Susan, aged 10, from Richmond in Surrey, likewise votes Chessington World of Adventures' Rameses Revenge ride as her top stomach churning experience, but unlike Hannah and Rachael she also liked the zoo. "Some of the rides have huge queues or are closed, and the zoo is good fun," she says. "You don't have to wait."

When asked what her dream half-term day out would be, there is no hesitation. "I would love, love, love to go Alton Towers. All my friends have been and they say its brilliant."
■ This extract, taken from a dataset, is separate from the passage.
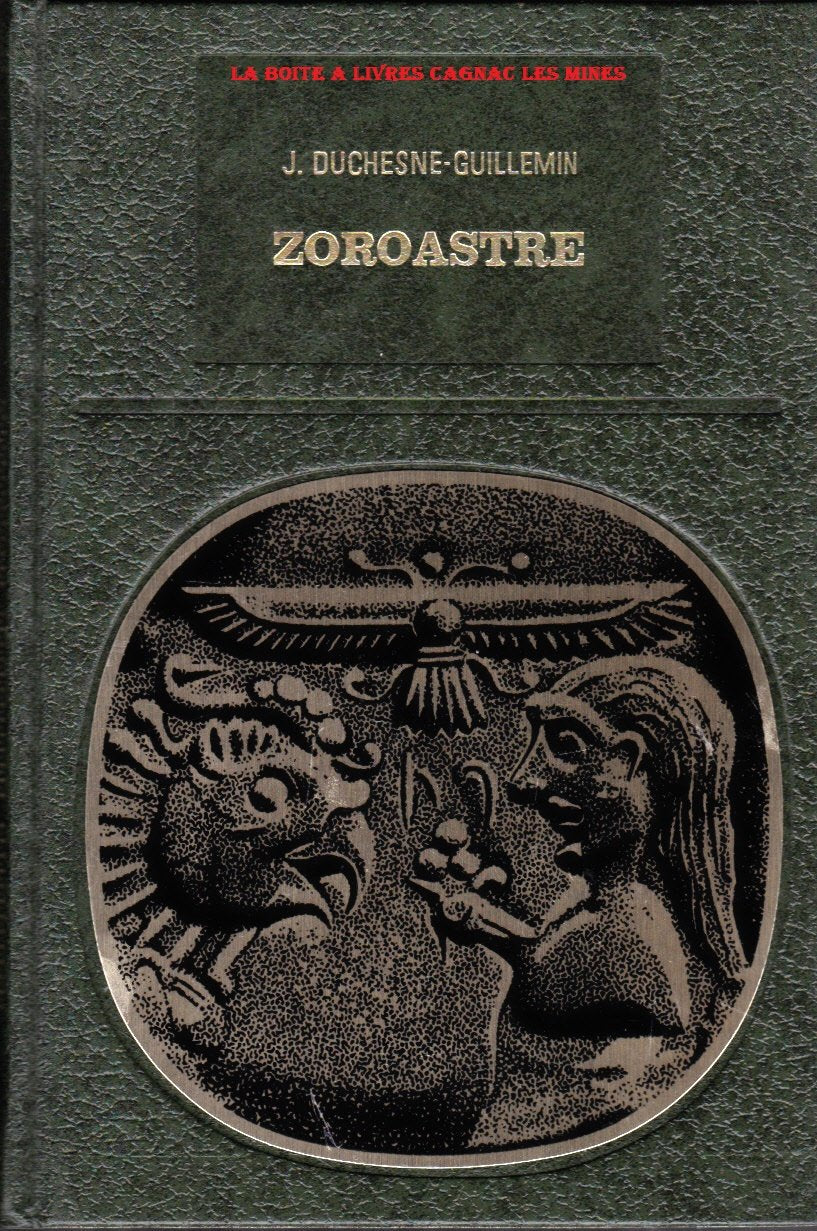 Zoroastre: étude critique, avec une traduction commentée des Gatha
Aside from word of mouth in the school playground, the popularity of a park is often relative to how close it is to a child's home. But if the parks get their marketing - and more importantly their rides - right, then children will make the pilgrimage. Joanna Beane, aged 16, and brother Robert, 14, from Bristol, are the proof of this, and make regular visits to Alton Towers in Staffordshire, a good four-hour drive away. "We usually go camping at half-term with Dad, and we always get him to take us to Alton Towers on the way home as a treat," says Joanna who prefers this park to any of the others she's visited. "It's the best because it's the biggest, about four times the size of Chessington. The rides are just the same really, but there are more of them." The half-term queues don't put her off either. "You have to queue for about an hour for each ride but its worth it, even though it only lasts for a few minutes, and on the bigger rides there are people in costumes who entertain you on the way, playing music and singing ."

Little brother Robert used to find the minimum height requirement for rides unfair. "It was really annoying, I had to wait outside while everybody went on. It was so boring, and then they'd all come back and tell me how brilliant it was." Now standing 5ft 4in tall, this is no longer a problem (the minimum height requirement on the bigger rides, for reasons of safety, is around 4ft). "I go on everything now, at least once, but it depends on the queues."

Joanna disputes this. "There's no way you can go on everything at one go, there are too many. You need two days, there's too much to do in one."

Dominic Capon, aged eight, from Surrey is another victim of theme park sizeism. "Its so pathetic that you can't go on half the rides," he spits, with no apparent concern for his own safety. "You get left with all the stupid ones like roundabouts and boring kids rides." Theme parks owners take note - adrenalin junkies start young these days.